MAGELANG | PortalIndonesiaNews.Net — Aroma busuk penegakan hukum kembali tercium dari tubuh aparat berseragam. Sidang praperadilan antara Adi Rikardi melawan Polresta Magelang yang digelar di Pengadilan Negeri Mungkid, Jumat 1 Agustus 2025, memunculkan dugaan mencengangkan: adanya permintaan uang damai senilai Rp250 juta oleh oknum Unit II Tipidter Polresta Magelang.
Alih-alih menegakkan hukum, aparat diduga malah bermain harga.
Sidang yang semula dijadwalkan untuk pembacaan kesimpulan kini ditunda hingga Selasa, 5 Agustus 2025, pukul 10.00 WIB. Penundaan ini justru semakin menguatkan kecurigaan publik, apalagi setelah muncul kabar bahwa upaya ‘damai’ bermuatan pemerasan sempat ditawarkan kepada pihak Adi Rikardi.
Bungkam di Depan Fakta, Polresta Magelang Dikepung Sorotan
“Kami memiliki informasi dan indikasi kuat adanya permintaan uang sebesar Rp250 juta agar kasus ini dihentikan.
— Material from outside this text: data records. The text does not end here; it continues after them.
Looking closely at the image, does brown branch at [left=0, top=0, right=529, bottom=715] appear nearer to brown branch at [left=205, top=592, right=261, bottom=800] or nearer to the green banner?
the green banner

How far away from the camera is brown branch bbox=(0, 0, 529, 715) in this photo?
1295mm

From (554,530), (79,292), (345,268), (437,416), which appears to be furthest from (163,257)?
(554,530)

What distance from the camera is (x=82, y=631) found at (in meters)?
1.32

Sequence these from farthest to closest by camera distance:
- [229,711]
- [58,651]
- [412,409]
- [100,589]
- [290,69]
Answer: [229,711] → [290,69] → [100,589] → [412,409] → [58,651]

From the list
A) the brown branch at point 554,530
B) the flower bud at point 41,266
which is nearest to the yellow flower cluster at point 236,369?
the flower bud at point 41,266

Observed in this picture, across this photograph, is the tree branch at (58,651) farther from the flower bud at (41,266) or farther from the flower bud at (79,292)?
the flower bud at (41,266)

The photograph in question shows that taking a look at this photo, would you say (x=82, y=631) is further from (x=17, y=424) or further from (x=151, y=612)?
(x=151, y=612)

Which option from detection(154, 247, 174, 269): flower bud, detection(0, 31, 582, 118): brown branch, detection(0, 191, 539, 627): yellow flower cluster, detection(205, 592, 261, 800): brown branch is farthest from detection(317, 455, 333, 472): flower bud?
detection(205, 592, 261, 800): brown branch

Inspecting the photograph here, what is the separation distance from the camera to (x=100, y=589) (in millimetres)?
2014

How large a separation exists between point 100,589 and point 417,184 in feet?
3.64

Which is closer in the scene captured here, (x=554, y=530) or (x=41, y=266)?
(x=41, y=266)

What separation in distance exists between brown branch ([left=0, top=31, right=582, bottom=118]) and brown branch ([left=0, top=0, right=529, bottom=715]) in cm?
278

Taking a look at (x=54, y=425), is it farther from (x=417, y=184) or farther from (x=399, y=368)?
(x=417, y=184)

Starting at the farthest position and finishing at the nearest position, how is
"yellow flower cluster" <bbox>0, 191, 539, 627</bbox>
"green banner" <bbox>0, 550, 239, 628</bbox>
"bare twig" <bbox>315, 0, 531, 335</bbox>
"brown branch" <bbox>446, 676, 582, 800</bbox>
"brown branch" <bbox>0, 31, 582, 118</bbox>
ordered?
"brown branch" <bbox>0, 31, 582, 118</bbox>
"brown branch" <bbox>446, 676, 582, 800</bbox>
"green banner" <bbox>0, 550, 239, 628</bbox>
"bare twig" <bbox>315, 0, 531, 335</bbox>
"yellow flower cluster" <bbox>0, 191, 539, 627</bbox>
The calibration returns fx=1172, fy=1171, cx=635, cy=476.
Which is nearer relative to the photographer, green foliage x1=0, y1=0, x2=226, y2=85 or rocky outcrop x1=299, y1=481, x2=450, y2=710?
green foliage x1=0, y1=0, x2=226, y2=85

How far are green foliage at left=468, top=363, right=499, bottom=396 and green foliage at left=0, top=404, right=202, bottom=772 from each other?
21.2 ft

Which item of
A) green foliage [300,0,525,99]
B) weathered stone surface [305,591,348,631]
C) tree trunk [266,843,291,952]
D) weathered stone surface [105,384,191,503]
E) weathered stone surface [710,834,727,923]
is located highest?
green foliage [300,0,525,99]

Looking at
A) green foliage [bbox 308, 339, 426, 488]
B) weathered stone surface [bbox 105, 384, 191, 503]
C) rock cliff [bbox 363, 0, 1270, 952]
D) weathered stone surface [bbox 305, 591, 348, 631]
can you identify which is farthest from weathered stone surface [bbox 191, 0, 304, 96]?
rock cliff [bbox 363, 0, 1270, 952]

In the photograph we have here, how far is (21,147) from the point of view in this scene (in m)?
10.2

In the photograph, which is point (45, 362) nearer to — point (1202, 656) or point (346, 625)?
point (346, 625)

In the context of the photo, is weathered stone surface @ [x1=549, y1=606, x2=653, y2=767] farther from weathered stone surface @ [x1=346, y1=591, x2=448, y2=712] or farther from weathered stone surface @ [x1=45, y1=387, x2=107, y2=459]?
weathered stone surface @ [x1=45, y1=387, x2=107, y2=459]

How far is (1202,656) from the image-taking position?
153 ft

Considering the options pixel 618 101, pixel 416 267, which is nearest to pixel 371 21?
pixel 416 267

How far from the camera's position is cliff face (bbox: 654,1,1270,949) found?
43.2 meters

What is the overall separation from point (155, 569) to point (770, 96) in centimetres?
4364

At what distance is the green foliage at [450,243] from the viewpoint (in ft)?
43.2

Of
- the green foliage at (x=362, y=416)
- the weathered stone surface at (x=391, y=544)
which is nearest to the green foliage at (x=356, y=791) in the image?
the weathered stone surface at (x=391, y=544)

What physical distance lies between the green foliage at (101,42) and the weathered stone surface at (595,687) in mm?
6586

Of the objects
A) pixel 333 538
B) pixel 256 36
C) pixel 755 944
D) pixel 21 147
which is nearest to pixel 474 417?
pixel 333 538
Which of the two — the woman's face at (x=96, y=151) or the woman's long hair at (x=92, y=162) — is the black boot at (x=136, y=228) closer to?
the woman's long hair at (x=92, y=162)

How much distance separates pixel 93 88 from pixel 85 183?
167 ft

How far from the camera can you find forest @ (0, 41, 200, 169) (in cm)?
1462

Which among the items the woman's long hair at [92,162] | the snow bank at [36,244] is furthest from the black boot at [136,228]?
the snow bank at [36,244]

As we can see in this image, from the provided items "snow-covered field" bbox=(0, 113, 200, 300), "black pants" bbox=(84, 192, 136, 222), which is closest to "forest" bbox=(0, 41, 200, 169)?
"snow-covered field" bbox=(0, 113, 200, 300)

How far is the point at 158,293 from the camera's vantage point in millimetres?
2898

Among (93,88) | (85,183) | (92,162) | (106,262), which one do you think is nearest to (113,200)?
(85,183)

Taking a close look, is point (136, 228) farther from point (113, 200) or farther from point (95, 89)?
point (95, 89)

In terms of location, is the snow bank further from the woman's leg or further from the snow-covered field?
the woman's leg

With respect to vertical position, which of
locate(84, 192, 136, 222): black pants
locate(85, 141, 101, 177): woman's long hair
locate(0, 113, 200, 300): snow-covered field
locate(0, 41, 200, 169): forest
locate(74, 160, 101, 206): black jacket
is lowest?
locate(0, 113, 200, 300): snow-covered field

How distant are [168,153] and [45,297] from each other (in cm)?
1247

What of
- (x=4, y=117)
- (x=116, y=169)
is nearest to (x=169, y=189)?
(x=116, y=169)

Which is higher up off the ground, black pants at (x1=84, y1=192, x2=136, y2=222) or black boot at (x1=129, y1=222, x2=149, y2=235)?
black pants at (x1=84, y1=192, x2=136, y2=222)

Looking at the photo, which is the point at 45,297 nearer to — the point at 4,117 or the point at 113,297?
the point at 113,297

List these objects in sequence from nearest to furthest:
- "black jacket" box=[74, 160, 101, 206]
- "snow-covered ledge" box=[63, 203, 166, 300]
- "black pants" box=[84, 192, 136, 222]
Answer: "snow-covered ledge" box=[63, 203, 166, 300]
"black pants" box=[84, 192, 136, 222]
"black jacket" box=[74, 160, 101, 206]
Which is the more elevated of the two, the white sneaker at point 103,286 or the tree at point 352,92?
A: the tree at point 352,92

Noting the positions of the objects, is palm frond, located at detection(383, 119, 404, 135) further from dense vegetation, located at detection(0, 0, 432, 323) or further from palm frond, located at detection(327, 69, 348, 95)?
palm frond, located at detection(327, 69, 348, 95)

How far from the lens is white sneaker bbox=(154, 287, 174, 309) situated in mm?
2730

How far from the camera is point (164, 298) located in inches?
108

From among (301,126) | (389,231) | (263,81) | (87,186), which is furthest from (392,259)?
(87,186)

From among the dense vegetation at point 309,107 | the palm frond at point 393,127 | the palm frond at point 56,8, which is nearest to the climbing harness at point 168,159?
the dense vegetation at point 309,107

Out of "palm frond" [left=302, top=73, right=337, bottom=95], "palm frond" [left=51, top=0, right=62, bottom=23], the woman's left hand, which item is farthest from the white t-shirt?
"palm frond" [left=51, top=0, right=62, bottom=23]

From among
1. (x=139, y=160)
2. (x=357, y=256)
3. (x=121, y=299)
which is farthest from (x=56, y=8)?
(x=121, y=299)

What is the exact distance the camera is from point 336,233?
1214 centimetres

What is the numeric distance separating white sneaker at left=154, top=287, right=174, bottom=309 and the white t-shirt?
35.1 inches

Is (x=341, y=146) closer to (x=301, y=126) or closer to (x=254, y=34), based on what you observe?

Ini bukan sekadar pelanggaran etik. Ini pemerasan terselubung yang masuk wilayah pidana,” ungkap kuasa hukum Adi, Radetya Andreti H.N., S.H.
Namun saat dimintai klarifikasi seusai sidang, perwakilan Polresta Magelang memilih diam seribu bahasa. Beberapa anggota bahkan langsung meninggalkan lokasi tanpa memberikan pernyataan. Sikap bungkam ini justru mempertebal dugaan adanya praktik busuk di balik seragam.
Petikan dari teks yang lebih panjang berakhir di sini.